WRITTEN EXERCISE — Look for the line containing "What depth from" in the listing below. Retype that line and every subsequent line through the last one, and only those.

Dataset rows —
┄┄┄┄┄┄┄┄┄┄┄┄┄┄┄┄┄┄┄┄

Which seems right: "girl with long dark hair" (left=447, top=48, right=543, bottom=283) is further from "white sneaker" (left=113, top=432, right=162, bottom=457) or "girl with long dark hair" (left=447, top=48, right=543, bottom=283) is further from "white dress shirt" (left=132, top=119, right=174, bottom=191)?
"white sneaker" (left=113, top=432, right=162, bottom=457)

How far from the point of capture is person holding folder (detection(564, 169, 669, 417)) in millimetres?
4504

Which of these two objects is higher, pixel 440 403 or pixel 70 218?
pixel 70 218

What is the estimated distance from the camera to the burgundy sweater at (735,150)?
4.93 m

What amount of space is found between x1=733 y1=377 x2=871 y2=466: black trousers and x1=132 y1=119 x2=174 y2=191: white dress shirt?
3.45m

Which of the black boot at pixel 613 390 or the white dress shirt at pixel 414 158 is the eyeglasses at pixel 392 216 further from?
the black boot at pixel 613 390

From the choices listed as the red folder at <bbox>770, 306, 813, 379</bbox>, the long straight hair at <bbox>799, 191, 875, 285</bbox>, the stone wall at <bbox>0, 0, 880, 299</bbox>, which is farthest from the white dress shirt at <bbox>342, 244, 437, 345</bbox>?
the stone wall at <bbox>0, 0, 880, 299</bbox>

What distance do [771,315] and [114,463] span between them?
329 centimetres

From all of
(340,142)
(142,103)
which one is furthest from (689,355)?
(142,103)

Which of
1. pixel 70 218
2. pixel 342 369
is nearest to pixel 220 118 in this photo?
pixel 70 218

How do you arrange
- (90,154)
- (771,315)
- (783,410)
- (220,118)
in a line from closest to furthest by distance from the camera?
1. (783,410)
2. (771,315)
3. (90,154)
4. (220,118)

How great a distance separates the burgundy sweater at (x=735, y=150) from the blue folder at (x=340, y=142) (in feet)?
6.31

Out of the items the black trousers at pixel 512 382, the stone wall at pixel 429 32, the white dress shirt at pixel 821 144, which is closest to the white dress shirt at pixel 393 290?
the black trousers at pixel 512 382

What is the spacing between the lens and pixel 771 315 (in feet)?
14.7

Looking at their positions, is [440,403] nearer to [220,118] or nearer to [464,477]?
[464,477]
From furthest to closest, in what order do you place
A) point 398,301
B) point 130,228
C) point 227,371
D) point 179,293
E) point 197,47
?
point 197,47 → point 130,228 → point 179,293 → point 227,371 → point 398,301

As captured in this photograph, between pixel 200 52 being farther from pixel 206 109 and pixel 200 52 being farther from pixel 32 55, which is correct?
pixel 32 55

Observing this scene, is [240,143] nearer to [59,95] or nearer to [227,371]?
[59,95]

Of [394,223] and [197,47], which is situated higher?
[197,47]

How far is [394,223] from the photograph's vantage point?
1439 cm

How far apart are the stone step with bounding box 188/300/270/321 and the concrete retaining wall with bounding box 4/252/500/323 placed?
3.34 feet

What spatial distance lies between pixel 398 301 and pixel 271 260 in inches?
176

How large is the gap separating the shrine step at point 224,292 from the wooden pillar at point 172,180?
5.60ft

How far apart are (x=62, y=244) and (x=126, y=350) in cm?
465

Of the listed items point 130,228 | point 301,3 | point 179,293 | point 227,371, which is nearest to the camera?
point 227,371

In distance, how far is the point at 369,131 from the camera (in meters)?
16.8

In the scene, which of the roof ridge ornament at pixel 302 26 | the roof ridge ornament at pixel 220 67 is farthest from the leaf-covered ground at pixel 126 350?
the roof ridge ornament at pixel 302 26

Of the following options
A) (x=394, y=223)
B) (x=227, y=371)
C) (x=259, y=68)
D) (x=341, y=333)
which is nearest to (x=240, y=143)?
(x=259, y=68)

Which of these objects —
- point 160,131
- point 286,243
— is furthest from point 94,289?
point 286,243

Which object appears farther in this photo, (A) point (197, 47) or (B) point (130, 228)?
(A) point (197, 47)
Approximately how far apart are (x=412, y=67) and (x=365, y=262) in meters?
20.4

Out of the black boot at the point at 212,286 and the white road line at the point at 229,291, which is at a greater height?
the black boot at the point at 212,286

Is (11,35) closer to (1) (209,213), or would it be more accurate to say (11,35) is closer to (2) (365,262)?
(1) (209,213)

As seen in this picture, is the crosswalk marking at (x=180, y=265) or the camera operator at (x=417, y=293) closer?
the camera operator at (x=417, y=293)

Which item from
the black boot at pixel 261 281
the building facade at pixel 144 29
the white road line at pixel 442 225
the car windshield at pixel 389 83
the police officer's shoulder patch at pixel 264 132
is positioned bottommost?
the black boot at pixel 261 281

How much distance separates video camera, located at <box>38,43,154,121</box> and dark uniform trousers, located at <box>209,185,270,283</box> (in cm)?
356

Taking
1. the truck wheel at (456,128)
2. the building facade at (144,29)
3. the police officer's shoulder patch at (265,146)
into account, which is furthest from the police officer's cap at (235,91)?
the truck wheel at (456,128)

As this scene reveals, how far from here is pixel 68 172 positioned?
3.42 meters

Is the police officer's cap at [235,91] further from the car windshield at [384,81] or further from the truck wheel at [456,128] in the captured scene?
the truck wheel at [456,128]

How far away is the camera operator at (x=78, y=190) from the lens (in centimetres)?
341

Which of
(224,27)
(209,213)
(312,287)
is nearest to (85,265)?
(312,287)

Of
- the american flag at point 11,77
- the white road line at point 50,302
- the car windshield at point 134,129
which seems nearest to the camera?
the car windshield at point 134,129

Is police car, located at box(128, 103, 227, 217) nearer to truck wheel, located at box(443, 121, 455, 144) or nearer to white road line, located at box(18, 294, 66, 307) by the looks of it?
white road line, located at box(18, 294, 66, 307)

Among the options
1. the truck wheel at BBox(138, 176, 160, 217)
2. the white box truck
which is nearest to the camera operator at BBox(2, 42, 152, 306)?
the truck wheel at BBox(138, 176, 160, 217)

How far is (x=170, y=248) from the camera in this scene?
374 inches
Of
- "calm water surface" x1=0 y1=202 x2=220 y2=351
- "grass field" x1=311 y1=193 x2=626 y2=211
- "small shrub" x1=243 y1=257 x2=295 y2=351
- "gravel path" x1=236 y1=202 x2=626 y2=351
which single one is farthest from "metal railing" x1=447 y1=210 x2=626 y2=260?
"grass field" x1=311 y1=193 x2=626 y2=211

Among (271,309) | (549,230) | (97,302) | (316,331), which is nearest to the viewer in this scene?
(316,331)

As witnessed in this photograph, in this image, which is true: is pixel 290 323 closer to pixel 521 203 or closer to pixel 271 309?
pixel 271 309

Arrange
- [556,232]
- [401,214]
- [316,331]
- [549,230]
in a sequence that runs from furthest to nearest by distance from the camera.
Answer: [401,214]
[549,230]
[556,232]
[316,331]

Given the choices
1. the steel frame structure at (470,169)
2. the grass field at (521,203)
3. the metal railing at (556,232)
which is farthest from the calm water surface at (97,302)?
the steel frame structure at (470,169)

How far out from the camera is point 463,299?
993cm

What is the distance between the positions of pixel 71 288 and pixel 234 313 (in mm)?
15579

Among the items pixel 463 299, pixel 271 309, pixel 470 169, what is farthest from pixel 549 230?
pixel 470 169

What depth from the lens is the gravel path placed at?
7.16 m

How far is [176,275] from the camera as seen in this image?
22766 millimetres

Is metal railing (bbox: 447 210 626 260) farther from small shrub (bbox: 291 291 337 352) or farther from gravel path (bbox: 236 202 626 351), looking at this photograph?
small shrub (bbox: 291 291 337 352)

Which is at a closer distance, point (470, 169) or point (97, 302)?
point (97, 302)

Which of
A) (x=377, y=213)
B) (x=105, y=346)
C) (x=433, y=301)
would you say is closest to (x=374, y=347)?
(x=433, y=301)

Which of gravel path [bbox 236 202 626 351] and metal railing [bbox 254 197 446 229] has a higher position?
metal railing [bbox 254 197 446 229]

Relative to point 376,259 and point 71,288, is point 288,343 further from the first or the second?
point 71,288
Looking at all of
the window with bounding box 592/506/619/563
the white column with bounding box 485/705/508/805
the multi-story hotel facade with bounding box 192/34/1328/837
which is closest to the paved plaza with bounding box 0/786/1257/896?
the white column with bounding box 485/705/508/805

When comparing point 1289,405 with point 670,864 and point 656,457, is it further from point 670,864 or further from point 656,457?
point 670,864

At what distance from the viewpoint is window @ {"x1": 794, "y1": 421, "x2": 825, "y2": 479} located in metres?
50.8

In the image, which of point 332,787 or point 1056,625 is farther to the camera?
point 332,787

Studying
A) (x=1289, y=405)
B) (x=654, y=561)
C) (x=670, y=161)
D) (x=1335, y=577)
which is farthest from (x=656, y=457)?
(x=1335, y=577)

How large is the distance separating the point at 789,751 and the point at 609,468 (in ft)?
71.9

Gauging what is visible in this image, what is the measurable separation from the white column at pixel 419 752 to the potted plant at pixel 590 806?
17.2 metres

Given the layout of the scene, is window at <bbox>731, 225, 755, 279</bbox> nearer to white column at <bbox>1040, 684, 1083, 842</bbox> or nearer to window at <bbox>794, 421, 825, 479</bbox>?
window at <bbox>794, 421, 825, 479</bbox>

┄┄┄┄┄┄┄┄┄┄┄┄┄┄┄┄┄┄┄┄

THE ANSWER —
What depth from the lens is the gravel path placed at?
7.16 m

How far is [176,275] from the camera as seen in this image?
22766 millimetres

Is metal railing (bbox: 447 210 626 260) farther from small shrub (bbox: 291 291 337 352) or farther from gravel path (bbox: 236 202 626 351), looking at this photograph?
small shrub (bbox: 291 291 337 352)

Which is at a closer distance, point (470, 169) or point (97, 302)?
point (97, 302)

Which of
A) (x=377, y=213)
B) (x=105, y=346)
C) (x=433, y=301)
would you say is closest to (x=374, y=347)?
(x=433, y=301)

Which of gravel path [bbox 236 202 626 351] and metal railing [bbox 254 197 446 229] has a higher position?
metal railing [bbox 254 197 446 229]

Relative to point 376,259 and point 71,288, is point 288,343 further from the first or the second?
point 71,288
Looking at all of
the window with bounding box 592/506/619/563
the white column with bounding box 485/705/508/805
the multi-story hotel facade with bounding box 192/34/1328/837
which is closest to the paved plaza with bounding box 0/786/1257/896?
the white column with bounding box 485/705/508/805

When comparing point 1289,405 with point 670,864 and point 656,457, is it further from point 670,864 or further from point 656,457?
point 670,864

At what distance from the viewpoint is window @ {"x1": 794, "y1": 421, "x2": 825, "y2": 479} located in metres?
50.8

In the image, which of point 332,787 or point 1056,625 is farther to the camera?
point 332,787

Studying
A) (x=1289, y=405)
B) (x=654, y=561)
C) (x=670, y=161)
D) (x=1335, y=577)
which is farthest from (x=656, y=457)?
(x=1335, y=577)

How large is the distance separating the point at 789,751 and the point at 609,468 (in ft)?
71.9

Gauging what is visible in this image, what is the measurable separation from the white column at pixel 419 752 to the potted plant at pixel 590 806?
17.2 metres

Given the layout of the scene, is window at <bbox>731, 225, 755, 279</bbox> nearer to white column at <bbox>1040, 684, 1083, 842</bbox> or nearer to window at <bbox>794, 421, 825, 479</bbox>?
window at <bbox>794, 421, 825, 479</bbox>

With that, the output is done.